Task instructions ▸
Rewrite part of the listing below as a numbered list with blank lines omitted, beginning at the line that has "Which is furthest from the" and stopping after the line that has "61.4 inches". Leave any picture lines out of the list.

(Image and question listing)

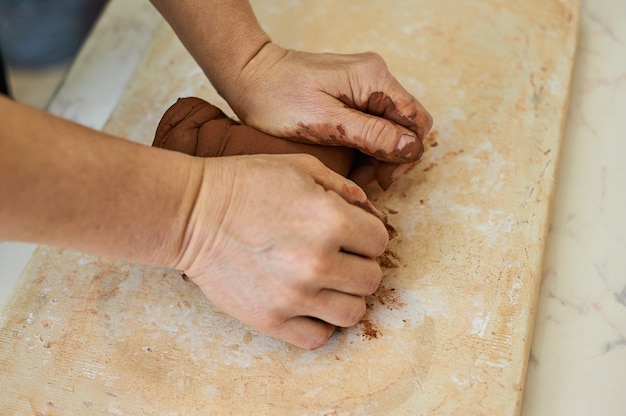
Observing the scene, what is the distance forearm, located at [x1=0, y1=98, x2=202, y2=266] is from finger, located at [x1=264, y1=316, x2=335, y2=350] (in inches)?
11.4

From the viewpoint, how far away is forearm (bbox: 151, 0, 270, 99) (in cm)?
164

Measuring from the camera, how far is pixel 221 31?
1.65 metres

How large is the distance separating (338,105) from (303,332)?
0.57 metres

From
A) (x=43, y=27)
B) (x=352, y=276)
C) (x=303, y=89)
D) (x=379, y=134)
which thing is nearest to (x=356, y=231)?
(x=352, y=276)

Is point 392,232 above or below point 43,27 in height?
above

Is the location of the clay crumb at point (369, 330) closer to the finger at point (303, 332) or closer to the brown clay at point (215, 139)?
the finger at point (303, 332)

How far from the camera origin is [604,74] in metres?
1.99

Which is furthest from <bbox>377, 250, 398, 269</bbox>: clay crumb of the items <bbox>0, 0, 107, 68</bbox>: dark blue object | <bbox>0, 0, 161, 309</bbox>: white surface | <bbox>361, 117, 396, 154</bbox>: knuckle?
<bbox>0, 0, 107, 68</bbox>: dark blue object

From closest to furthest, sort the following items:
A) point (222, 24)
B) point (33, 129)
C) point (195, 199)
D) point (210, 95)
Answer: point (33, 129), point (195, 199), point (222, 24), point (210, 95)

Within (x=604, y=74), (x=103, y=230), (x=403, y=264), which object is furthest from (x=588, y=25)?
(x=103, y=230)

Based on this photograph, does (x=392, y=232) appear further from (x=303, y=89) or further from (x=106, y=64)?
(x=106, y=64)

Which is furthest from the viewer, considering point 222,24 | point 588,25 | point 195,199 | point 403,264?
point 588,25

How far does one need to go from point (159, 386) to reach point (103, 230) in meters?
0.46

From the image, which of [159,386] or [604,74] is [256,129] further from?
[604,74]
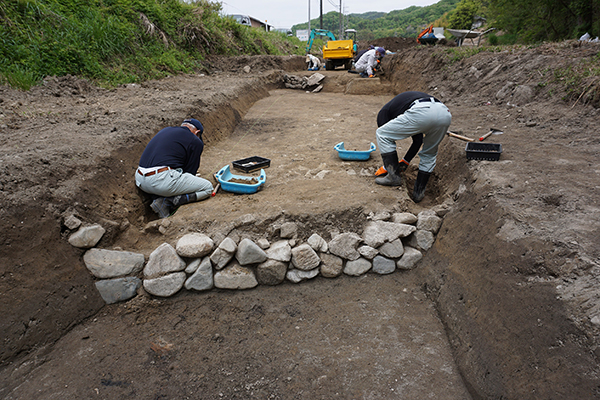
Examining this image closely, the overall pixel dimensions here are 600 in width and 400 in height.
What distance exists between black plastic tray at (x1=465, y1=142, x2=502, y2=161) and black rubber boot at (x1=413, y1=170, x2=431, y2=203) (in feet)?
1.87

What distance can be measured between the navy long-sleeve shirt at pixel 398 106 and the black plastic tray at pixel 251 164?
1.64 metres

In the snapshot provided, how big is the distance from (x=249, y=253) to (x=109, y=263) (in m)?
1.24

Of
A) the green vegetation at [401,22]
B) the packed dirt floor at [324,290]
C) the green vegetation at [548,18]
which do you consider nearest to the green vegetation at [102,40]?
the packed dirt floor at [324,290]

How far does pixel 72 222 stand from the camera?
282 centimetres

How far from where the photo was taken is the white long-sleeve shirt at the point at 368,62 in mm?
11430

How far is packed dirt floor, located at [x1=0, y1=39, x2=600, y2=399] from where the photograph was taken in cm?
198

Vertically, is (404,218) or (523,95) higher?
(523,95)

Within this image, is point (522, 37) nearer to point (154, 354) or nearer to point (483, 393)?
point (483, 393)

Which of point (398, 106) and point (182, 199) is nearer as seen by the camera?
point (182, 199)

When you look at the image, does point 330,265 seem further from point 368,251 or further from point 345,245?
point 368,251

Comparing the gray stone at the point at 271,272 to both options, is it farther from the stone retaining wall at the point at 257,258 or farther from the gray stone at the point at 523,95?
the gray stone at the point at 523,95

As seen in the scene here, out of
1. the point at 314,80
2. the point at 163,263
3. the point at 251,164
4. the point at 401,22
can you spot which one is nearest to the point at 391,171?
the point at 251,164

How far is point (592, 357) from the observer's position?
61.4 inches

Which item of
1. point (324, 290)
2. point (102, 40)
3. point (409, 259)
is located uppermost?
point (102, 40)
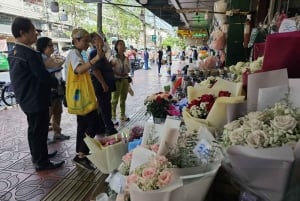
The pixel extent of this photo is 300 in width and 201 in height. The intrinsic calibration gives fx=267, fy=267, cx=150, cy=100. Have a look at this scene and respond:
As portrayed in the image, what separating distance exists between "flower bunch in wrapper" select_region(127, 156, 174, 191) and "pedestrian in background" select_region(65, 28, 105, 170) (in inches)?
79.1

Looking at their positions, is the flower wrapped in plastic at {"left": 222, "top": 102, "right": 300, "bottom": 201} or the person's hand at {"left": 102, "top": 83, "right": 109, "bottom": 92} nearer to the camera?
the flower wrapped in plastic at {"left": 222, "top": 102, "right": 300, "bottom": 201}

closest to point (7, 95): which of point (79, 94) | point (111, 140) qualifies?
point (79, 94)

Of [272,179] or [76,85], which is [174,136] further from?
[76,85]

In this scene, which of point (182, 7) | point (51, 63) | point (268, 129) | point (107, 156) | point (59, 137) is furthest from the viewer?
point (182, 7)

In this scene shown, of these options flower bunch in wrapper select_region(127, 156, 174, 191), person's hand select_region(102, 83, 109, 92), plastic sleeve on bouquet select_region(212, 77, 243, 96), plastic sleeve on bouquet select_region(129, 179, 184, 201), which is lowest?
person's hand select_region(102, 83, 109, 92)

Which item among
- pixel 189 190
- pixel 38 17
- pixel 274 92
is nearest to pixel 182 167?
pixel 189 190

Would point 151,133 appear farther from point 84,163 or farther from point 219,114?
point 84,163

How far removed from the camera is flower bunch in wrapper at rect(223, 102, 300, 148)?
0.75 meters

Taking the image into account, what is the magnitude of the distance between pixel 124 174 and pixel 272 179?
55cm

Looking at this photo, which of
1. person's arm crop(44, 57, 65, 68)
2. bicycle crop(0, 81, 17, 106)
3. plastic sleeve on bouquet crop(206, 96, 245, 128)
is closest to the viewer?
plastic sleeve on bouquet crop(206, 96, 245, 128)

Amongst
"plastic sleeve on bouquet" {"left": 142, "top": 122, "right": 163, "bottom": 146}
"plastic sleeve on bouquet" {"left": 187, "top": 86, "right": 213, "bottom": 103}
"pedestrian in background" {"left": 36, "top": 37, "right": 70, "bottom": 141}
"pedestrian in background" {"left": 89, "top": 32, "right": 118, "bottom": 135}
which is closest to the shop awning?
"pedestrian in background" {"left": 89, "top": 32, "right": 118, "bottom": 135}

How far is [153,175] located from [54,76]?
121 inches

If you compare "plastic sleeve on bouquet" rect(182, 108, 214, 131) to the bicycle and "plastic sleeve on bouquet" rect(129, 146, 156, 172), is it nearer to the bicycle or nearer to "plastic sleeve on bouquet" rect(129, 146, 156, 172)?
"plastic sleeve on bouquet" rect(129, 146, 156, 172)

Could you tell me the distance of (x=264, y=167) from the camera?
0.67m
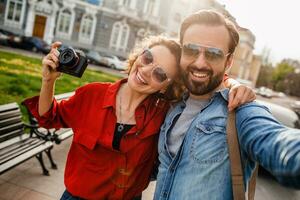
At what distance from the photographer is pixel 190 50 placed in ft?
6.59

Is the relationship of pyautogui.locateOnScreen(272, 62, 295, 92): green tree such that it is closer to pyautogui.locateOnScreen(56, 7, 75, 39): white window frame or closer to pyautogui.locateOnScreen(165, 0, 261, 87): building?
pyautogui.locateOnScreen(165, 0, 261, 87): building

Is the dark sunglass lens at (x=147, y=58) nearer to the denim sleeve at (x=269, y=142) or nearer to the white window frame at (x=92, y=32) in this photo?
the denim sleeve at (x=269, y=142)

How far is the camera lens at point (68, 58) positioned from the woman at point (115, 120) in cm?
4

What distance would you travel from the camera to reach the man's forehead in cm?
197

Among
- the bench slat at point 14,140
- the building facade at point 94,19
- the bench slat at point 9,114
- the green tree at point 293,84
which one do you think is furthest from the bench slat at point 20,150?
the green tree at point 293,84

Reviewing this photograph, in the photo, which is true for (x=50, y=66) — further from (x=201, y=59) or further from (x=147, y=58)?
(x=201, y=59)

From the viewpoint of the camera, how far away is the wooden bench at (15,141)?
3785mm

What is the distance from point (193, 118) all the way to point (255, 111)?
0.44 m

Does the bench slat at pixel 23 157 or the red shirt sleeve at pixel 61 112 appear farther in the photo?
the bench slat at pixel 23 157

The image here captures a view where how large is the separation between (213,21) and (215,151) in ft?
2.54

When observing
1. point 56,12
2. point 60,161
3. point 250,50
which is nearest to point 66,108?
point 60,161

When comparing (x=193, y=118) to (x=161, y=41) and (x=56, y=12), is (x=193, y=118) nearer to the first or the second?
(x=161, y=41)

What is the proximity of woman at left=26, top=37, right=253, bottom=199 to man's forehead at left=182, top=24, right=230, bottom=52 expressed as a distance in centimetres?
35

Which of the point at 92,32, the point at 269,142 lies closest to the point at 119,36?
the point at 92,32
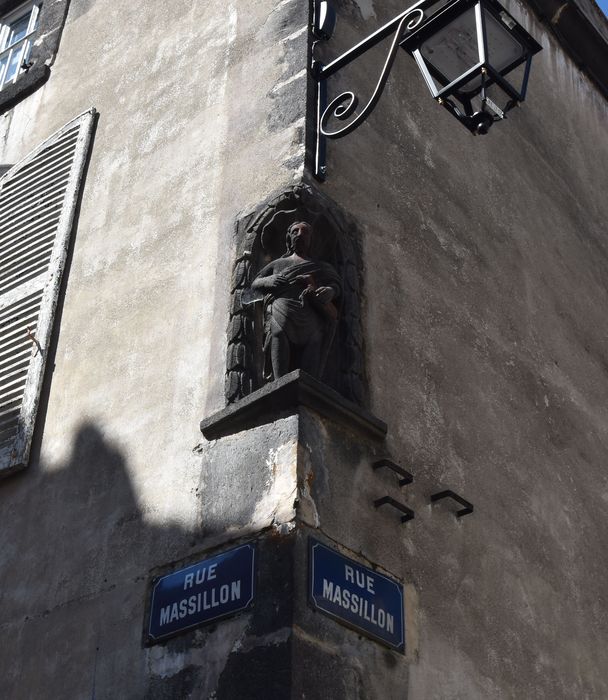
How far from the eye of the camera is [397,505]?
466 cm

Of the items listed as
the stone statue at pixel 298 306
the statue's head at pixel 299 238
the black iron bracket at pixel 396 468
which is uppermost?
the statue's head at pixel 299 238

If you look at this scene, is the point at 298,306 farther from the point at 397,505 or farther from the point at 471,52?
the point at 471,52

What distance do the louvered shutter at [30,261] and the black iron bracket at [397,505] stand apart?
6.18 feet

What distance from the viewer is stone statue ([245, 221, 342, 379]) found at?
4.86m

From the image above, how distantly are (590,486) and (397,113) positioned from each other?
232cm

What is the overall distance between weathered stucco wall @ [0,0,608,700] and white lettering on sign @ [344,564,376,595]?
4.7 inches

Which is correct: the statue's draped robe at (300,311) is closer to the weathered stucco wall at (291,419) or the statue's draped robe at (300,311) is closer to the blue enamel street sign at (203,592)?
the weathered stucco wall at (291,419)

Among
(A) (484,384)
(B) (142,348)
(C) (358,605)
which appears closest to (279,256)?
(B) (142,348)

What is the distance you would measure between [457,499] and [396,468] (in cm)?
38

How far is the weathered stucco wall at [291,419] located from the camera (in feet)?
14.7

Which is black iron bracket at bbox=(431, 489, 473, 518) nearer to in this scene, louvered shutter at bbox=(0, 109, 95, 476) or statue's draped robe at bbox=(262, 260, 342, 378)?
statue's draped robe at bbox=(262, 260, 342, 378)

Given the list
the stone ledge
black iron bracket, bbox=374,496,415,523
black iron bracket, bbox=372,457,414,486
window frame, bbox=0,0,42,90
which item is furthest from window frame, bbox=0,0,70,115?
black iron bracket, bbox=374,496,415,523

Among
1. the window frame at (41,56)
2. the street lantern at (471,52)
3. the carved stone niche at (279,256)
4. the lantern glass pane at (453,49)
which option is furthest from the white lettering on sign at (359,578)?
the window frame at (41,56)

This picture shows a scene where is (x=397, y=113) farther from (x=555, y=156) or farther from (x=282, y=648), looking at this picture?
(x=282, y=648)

Response to this exercise ▸
1. Which is furthest from the viewer, considering point 222,24 | point 588,25 | point 195,199 | point 403,264?
2. point 588,25
3. How far does one need to go from point (159, 386) to reach point (103, 230) in meters?
4. 0.46
5. From the image, which of [159,386] or [604,74] is [256,129] further from?
6. [604,74]
7. Examining this image closely, the overall pixel dimensions here are 600 in width and 400 in height.
8. What distance exists between black plastic tray at (x1=465, y1=142, x2=502, y2=161) and black rubber boot at (x1=413, y1=170, x2=431, y2=203) (in feet)?
9. 1.87
10. What distance can be measured between the navy long-sleeve shirt at pixel 398 106 and the black plastic tray at pixel 251 164?
11. 1.64 metres
12. In the snapshot provided, how big is the distance from (x=249, y=253) to (x=109, y=263) (in m)?
13. 1.24
14. Of
15. A) the green vegetation at [401,22]
16. B) the packed dirt floor at [324,290]
17. C) the green vegetation at [548,18]
18. which do you consider nearest to the green vegetation at [102,40]?
19. the packed dirt floor at [324,290]
20. How far does pixel 72 222 stand from the camera?
21. 282 centimetres
22. How far from where the photo was taken is the white long-sleeve shirt at the point at 368,62 in mm?
23. 11430
24. How far is packed dirt floor, located at [x1=0, y1=39, x2=600, y2=399] from where the photograph was taken in cm?
25. 198
26. Vertically, is (404,218) or (523,95) higher?
27. (523,95)
28. Within this image, is point (522, 37) nearer to point (154, 354) or nearer to point (483, 393)?
29. point (483, 393)
30. Which of point (398, 106) and point (182, 199) is nearer as seen by the camera?
31. point (182, 199)
32. When you look at the image, does point 330,265 seem further from point 368,251 or further from point 345,245?
33. point 368,251
34. Comparing the gray stone at the point at 271,272 to both options, is it farther from the stone retaining wall at the point at 257,258 or farther from the gray stone at the point at 523,95?
35. the gray stone at the point at 523,95
36. As seen in the scene here, out of
37. 1. the point at 314,80
38. 2. the point at 163,263
39. 3. the point at 251,164
40. 4. the point at 401,22
41. can you spot which one is nearest to the point at 391,171?
42. the point at 251,164
43. How far is point (592, 357) from the observer's position?
44. 61.4 inches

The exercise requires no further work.